Task to carry out: Quote every line of the data below as it stands, omitting pictures.

----------

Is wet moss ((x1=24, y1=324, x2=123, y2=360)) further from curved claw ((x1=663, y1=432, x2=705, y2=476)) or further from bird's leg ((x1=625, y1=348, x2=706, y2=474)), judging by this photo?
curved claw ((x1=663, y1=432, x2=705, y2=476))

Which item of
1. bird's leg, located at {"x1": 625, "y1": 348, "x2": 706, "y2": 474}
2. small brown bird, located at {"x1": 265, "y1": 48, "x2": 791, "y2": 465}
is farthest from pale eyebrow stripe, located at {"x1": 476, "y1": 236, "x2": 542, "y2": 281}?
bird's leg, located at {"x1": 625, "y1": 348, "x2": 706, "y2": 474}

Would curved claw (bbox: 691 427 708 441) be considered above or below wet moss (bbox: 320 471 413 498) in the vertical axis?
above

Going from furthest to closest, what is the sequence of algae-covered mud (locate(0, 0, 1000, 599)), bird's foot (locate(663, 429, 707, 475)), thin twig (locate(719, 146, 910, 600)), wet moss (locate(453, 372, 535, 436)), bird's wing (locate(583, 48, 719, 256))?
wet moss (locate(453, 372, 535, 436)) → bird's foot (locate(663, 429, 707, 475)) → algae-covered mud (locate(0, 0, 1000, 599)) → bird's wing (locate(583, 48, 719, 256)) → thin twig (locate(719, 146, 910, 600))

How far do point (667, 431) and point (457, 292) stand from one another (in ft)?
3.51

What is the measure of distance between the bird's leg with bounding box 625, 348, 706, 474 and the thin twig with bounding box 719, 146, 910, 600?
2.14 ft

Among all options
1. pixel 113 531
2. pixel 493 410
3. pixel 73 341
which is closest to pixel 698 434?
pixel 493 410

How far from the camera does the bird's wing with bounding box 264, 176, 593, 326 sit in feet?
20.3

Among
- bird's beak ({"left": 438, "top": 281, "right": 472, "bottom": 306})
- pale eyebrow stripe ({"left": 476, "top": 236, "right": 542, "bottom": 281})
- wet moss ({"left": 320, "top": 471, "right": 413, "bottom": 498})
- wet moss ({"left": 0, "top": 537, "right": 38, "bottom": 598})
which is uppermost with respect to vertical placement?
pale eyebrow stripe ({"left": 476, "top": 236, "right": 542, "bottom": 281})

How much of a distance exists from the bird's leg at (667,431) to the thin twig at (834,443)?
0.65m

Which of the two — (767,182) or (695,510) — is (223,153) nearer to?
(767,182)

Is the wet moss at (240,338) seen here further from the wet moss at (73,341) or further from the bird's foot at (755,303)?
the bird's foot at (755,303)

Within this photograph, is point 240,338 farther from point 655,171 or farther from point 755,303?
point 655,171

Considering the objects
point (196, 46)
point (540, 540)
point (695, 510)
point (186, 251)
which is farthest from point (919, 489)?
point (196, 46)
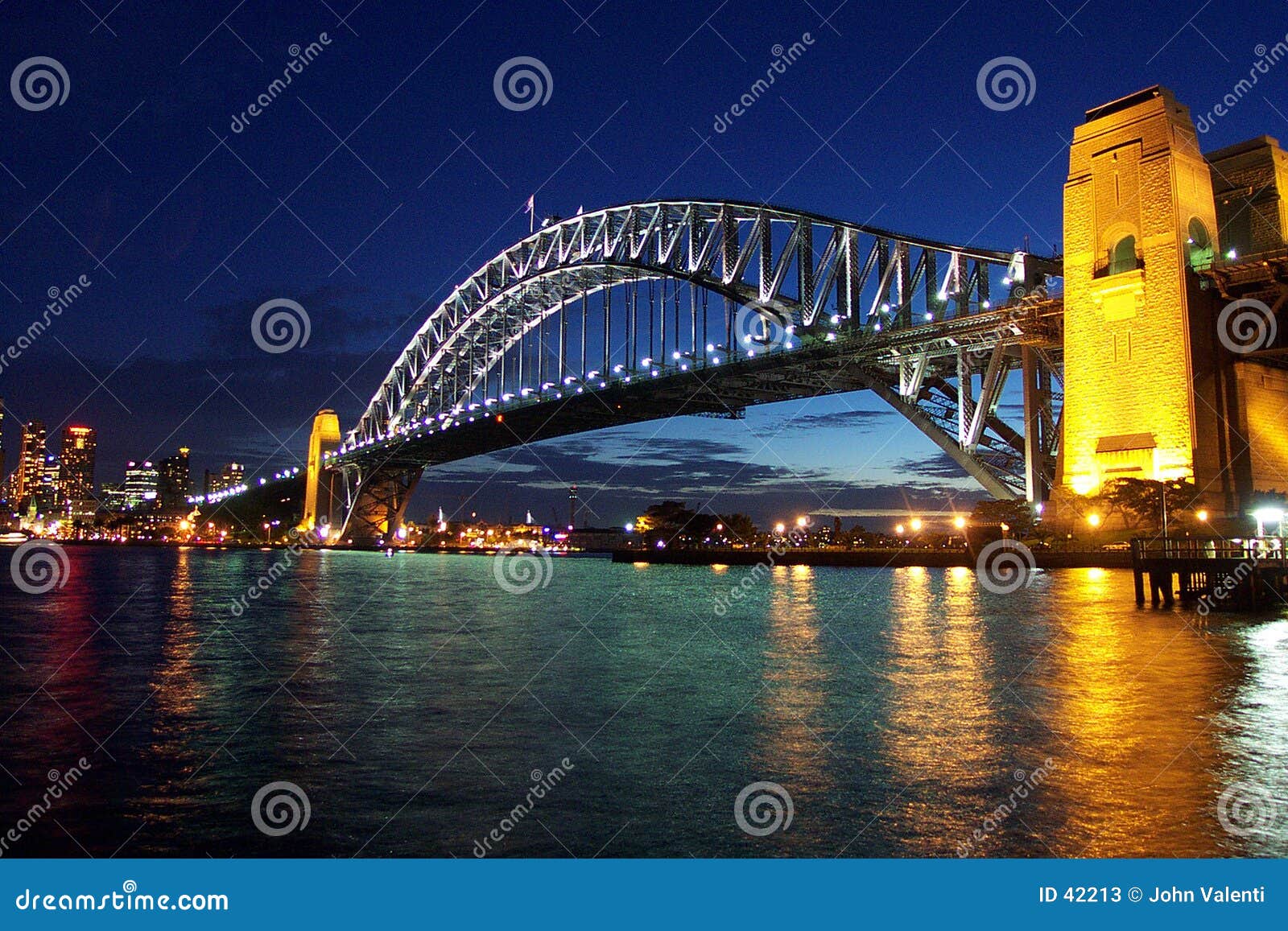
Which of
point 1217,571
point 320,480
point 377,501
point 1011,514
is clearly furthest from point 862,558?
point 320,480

----------

Answer to this exercise:
Is wet moss ((x1=24, y1=324, x2=123, y2=360)) further from curved claw ((x1=663, y1=432, x2=705, y2=476)) or further from bird's leg ((x1=625, y1=348, x2=706, y2=474)), judging by this photo?
curved claw ((x1=663, y1=432, x2=705, y2=476))

Which item of
1. bird's leg, located at {"x1": 625, "y1": 348, "x2": 706, "y2": 474}
2. small brown bird, located at {"x1": 265, "y1": 48, "x2": 791, "y2": 465}
is farthest from pale eyebrow stripe, located at {"x1": 476, "y1": 236, "x2": 542, "y2": 281}?
bird's leg, located at {"x1": 625, "y1": 348, "x2": 706, "y2": 474}

Would curved claw (bbox: 691 427 708 441) be considered above or below wet moss (bbox: 320 471 413 498) in the vertical axis?
above

Going from furthest to closest, what is the sequence of algae-covered mud (locate(0, 0, 1000, 599)), bird's foot (locate(663, 429, 707, 475)), thin twig (locate(719, 146, 910, 600)), wet moss (locate(453, 372, 535, 436)), bird's wing (locate(583, 48, 719, 256))?
wet moss (locate(453, 372, 535, 436)) → bird's foot (locate(663, 429, 707, 475)) → algae-covered mud (locate(0, 0, 1000, 599)) → bird's wing (locate(583, 48, 719, 256)) → thin twig (locate(719, 146, 910, 600))

How far do point (667, 431) and point (457, 292) stand from one another (in ft)?
3.51

What is the measure of distance between the bird's leg with bounding box 625, 348, 706, 474 and the thin twig with bounding box 719, 146, 910, 600?
2.14 ft

Among all options
1. pixel 113 531
2. pixel 493 410
3. pixel 73 341
which is closest to pixel 698 434?
pixel 493 410

How far from the camera does the bird's wing with bounding box 264, 176, 593, 326 sit in feet?
20.3

Among
- bird's beak ({"left": 438, "top": 281, "right": 472, "bottom": 306})
- pale eyebrow stripe ({"left": 476, "top": 236, "right": 542, "bottom": 281})
- wet moss ({"left": 320, "top": 471, "right": 413, "bottom": 498})
- wet moss ({"left": 0, "top": 537, "right": 38, "bottom": 598})
which is uppermost with respect to vertical placement?
pale eyebrow stripe ({"left": 476, "top": 236, "right": 542, "bottom": 281})

How much of a distance exists from the bird's leg at (667,431) to the thin twig at (834,443)?
0.65m

Which of the two — (767,182) or (695,510) — is (223,153) nearer to?
(767,182)

Is the wet moss at (240,338) seen here further from the wet moss at (73,341) or further from the bird's foot at (755,303)?
the bird's foot at (755,303)

Within this photograph, is point 240,338 farther from point 655,171 or farther from point 755,303?
point 655,171

Considering the objects
point (196, 46)
point (540, 540)
point (695, 510)
point (186, 251)
which is farthest from point (919, 489)?
point (196, 46)
Which of
point 1217,571
point 320,480
point 377,501
point 1011,514
is clearly furthest from point 862,558?
point 320,480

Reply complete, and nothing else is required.